[[ Task material open ]]
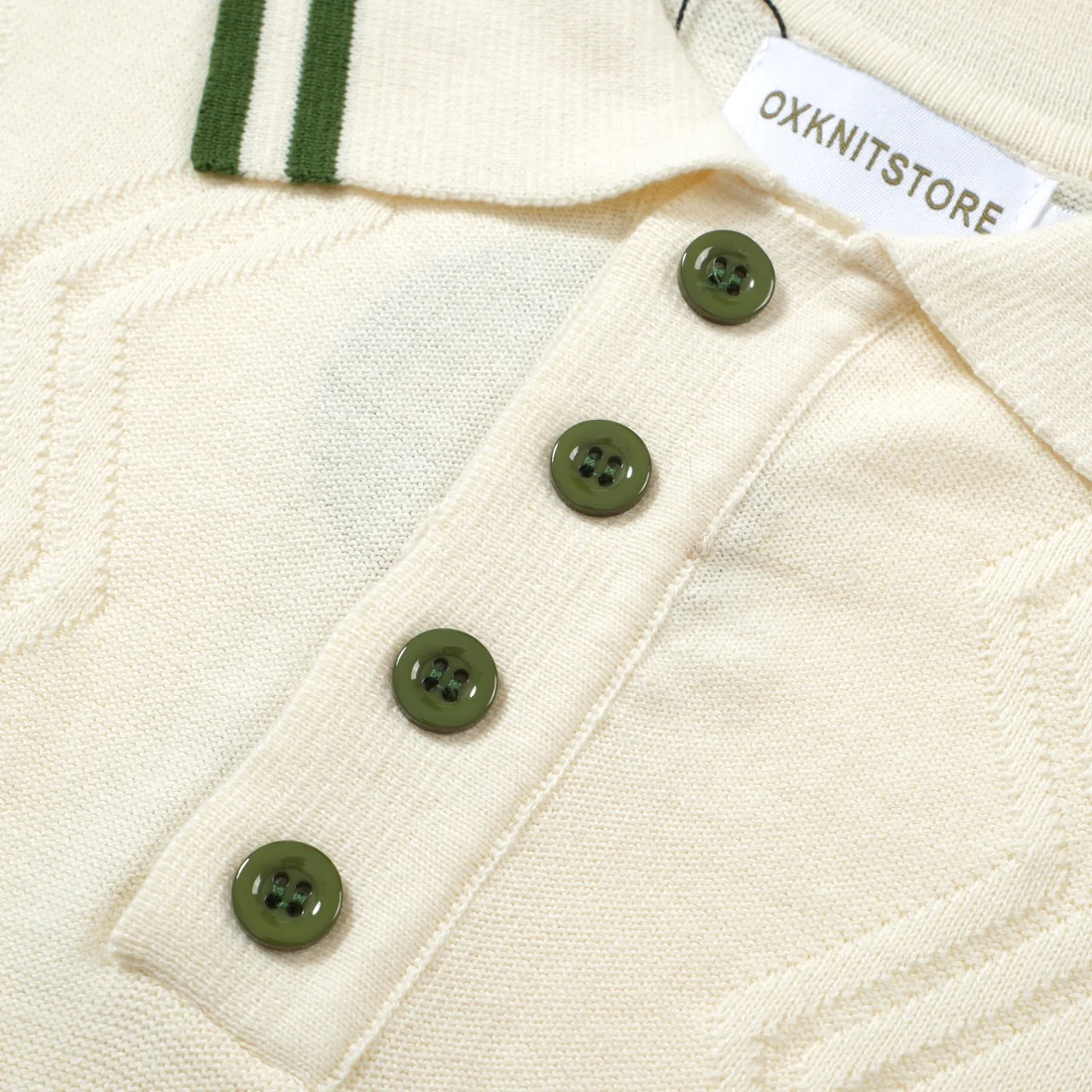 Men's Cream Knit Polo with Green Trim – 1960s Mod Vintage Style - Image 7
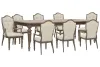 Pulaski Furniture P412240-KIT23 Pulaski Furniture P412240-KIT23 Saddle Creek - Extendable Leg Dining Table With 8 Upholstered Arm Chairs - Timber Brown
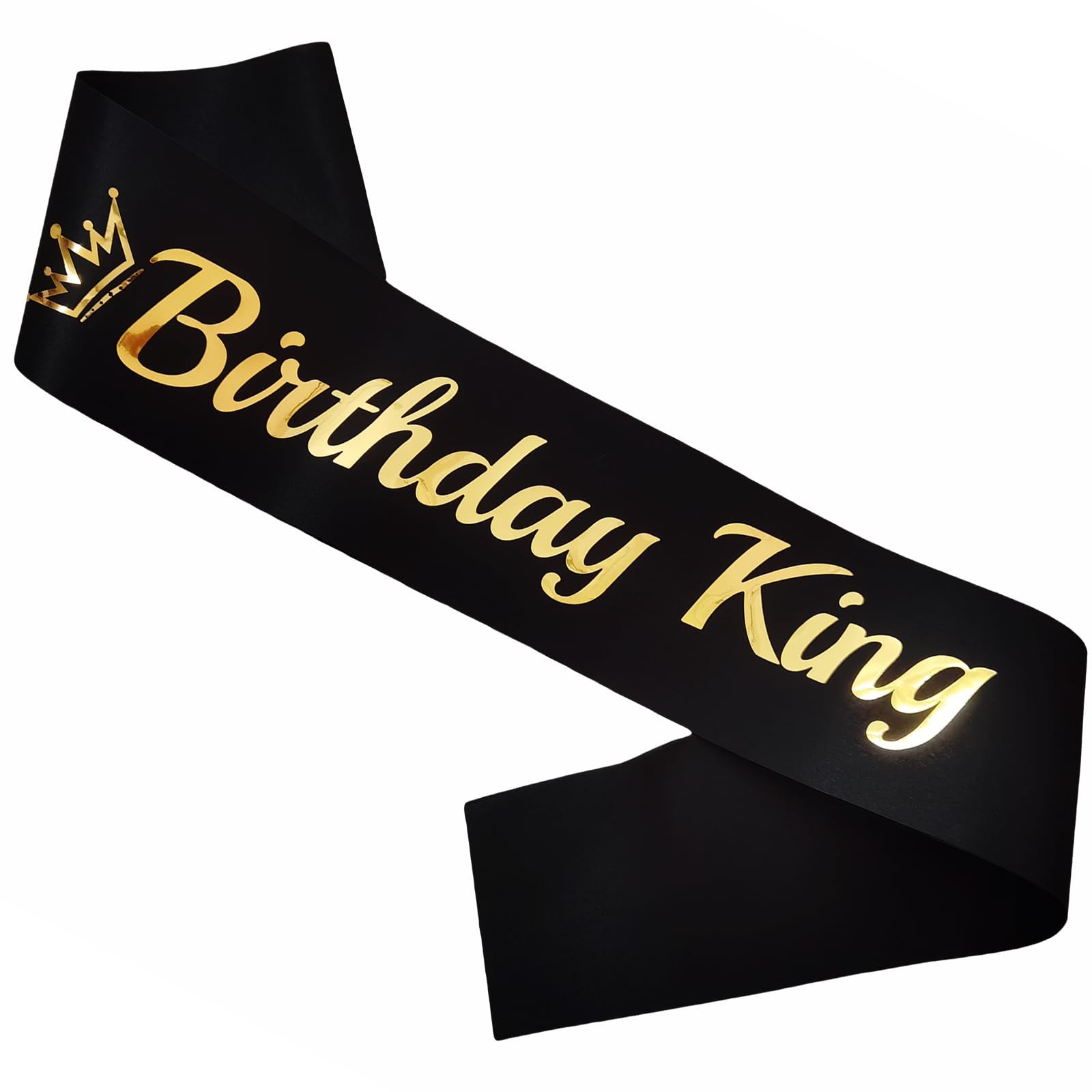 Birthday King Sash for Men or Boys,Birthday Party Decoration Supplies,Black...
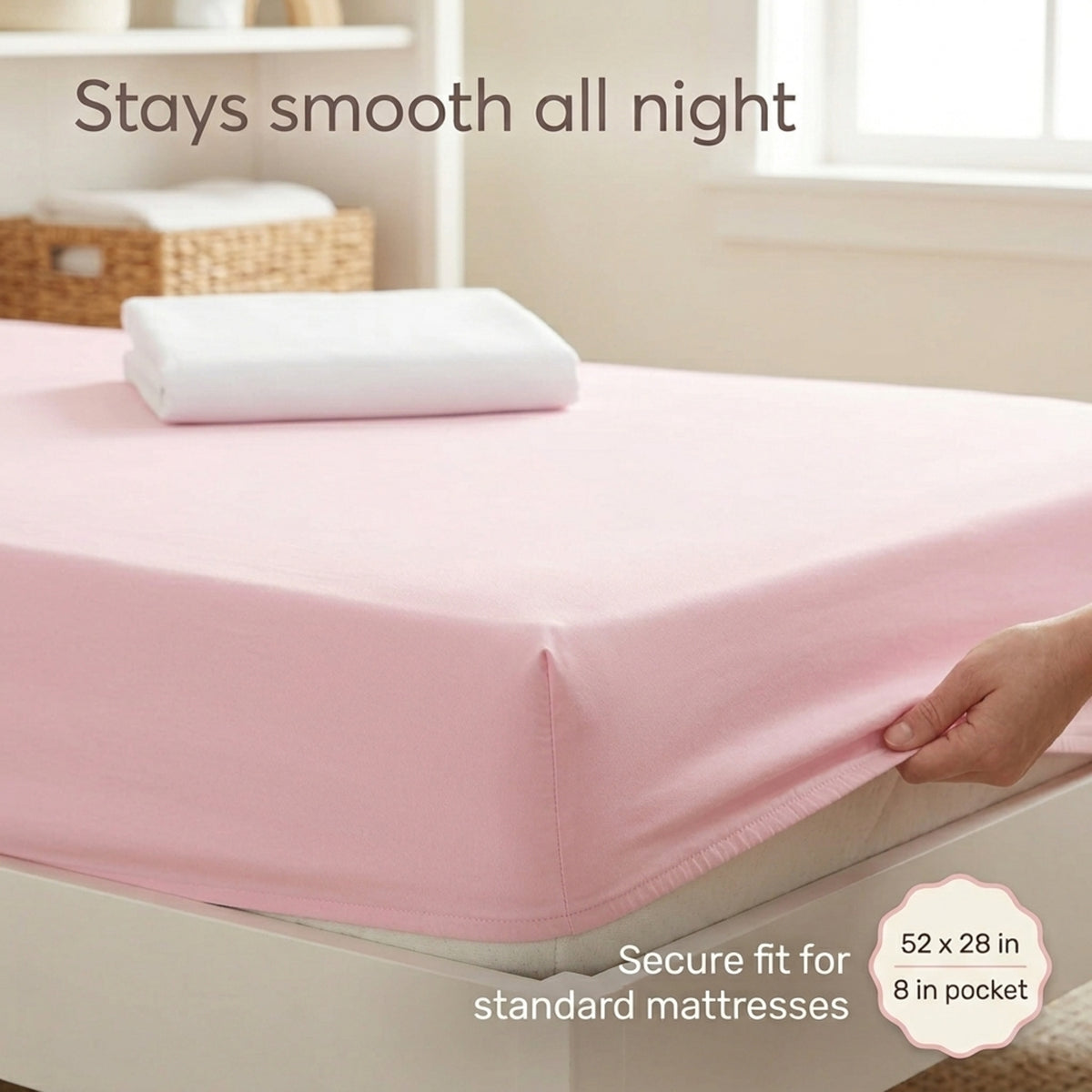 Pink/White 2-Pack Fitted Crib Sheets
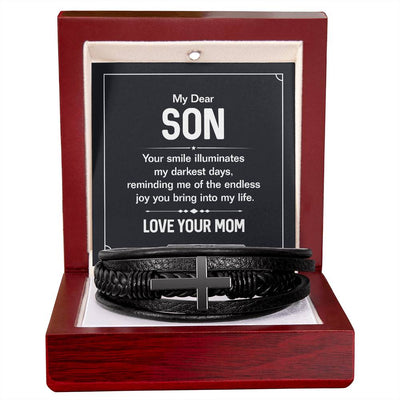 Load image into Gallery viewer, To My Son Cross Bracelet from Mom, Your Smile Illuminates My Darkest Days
[[ Task material closed ]]
[[ Task material open ]]
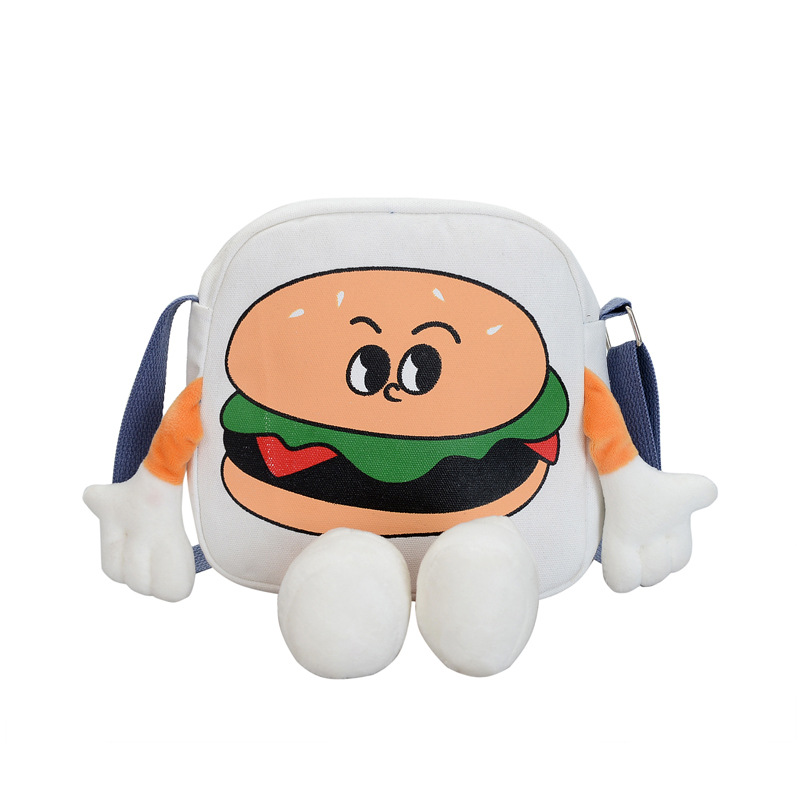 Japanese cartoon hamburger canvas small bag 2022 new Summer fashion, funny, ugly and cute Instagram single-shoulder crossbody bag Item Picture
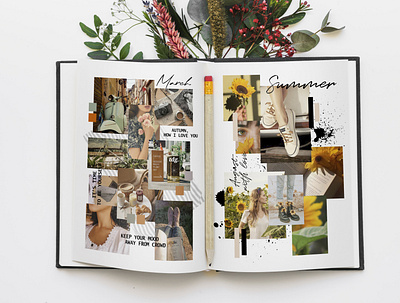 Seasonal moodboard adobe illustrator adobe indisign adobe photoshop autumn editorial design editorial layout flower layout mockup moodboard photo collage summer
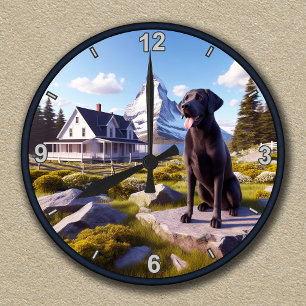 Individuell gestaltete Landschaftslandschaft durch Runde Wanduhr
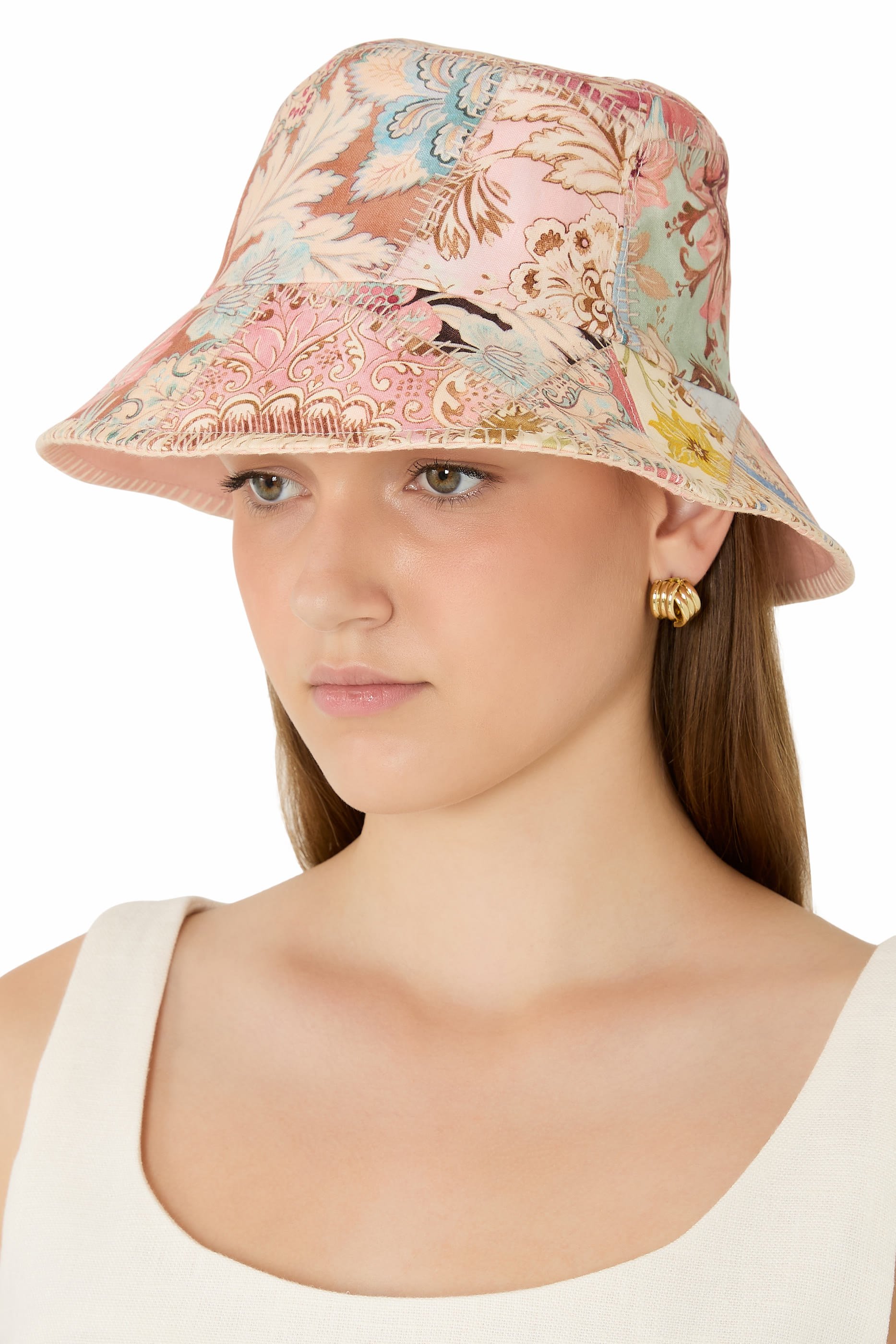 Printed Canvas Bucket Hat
[[ Task material closed ]]
Reproduce, without the pictures, the rows running from the line containing "Men's Cream Knit" through the line containing "Pink/White 2-Pack Fitted Crib Sheets", both included.

 Men's Cream Knit Polo with Green Trim – 1960s Mod Vintage Style - Image 7
 Pulaski Furniture P412240-KIT23 Pulaski Furniture P412240-KIT23 Saddle Creek - Extendable Leg Dining Table With 8 Upholstered Arm Chairs - Timber Brown
 Birthday King Sash for Men or Boys,Birthday Party Decoration Supplies,Black...
 Pink/White 2-Pack Fitted Crib Sheets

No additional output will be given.